Judge Shreds Uber; Says Company Can’t Prove Riders Are Giving Up Right To Sue

Uber, like a large and growing number of companies, has a clause in its terms of use that prohibits customers from suing the company or joining together in any sort of class action against the ride-hailing service. However, a federal judge recently scolded Uber over this contractual gamesmanship and deemed this particular clause unenforceable because the company can’t prove that users actually agreed to these terms.

Last December, an Uber user filed a potential class-action antitrust lawsuit against Uber founder and CEO Travis Kalanick over the way in which his company sets prices. After previous unsuccessful efforts to have the case dismissed, Kalanick successfully had Uber brought in as a co-defendant in the case. Then Uber asked the court to force the lawsuit into binding arbitration as required by the company’s terms of use.
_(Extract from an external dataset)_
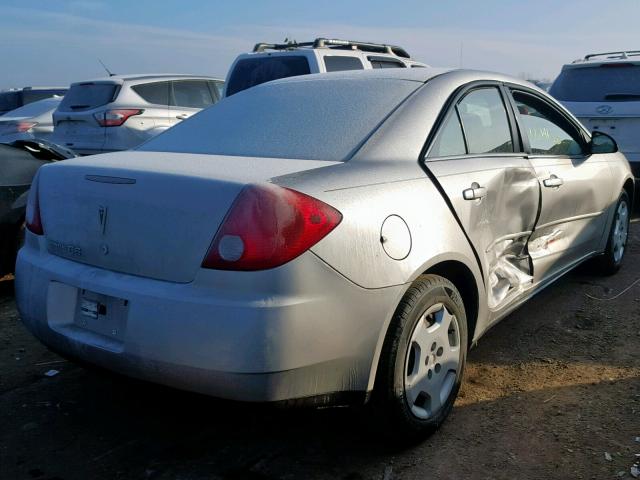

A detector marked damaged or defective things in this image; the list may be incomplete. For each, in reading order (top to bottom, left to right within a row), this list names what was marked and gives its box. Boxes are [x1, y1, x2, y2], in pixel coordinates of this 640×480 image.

dented rear door [424, 86, 540, 312]
dented rear door [508, 89, 612, 282]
That arbitration clause not only allows Uber to force the customer out of the courtroom and into private arbitration — where damages are limited, no precedents are set, and the arbitrator’s decision is final even if a glaring error is made — but also bars multiple customers from entering arbitration together as a class action. Thus, every individual Uber user would need to go in to arbitration on his/her own.

This is especially problematic for antitrust actions, which can be incredibly expensive to successfully mount. In order to make such a case worthwhile, you often need a large class of plaintiffs with the potential for a significant settlement or judgment against the defendant. One person bringing an antitrust case through arbitration is almost doomed to failure.

However, a divided U.S. Supreme Court said in 2013 in American Express v. Italian Colors that you can’t make this sort of “effective vindication” argument to get out of a class action ban that you agreed to.

So why did the judge in the Uber case say the arbitration clause can’t be invoked in this case?

In his order [PDF] denying Uber’s request to compel arbitration, U.S. District Court judge Ned Rakoff questioned whether Uber customers are actually agreeing to the company’s terms at all.

“Plaintiff denies that such an agreement was ever formed, on the ground that when he registered to use Uber, he did not have adequate notice of the existence of an arbitration agreement,” notes the judge. “The question of whether an arbitration agreement existed is for the Court and not an arbitrator to decide.”

Uber argued that the plaintiff admitted in his own complaint that a new Uber user must agree to the company’s terms of service in order to hail rides. However, the judge countered that Uber was not even making new customers go through the charade of clicking a “I agree” button.

Instead, as shown in the screengrab (taken from the judge’s order) to the left, the Uber app merely states that “By creating an Uber account, you agree to” the terms of service and privacy policy.

In denying Uber’s request to compel arbitration, Rakoff acknowledges that the Federal Arbitration Act says contract clauses can be used to force disputing parties into arbitration, but he also raises several important questions about the applicability of that 1925 law to an age where consumers may not even know they are signing contracts.

“[W]hat about situations where the consumer is not even asked to affirmatively indicate her consent?” writes the judge. “What about situations in which the consumer, by the mere act of accessing a service, is allegedly consenting to an entire lengthy set of terms and conditions? And what about the situation where the only indication to the consumer that she is so consenting appears in print so small that an ordinary consumer, if she could read it at all, would hardly notice it?”

With regard to the Uber app, Rakoff notes that there is no requirement for the new user to even check off a box that they read the terms of service; one could easily finalize their registration without reading, or even knowing about, these terms — let alone the restrictive arbitration clause.

Speaking of which, Rakoff points out that — unlike some companies that now reference the existence of an arbitration clause at the top of their terms of service — Uber’s arbitration clause is seven pages into the nine-page agreement full of “highly legalistic language that no ordinary consumer could be expected to understand.”

Given the small, inconspicuous size of the “By agreeing to…” language — especially relative to the other fields on that screen — the judge found that “it is hard to escape the inference that the creators of Uber’s registration screen hoped that the eye would be drawn seamlessly to the credit card information and register buttons instead of being distracted by the formalities in the language below.”

Since Uber can not demonstrate that the plaintiff had any knowledge that he was agreeing to the arbitration terms, or show that it did enough to even draw the plaintiff’s attention to those terms, the court denied its motion to compel arbitration.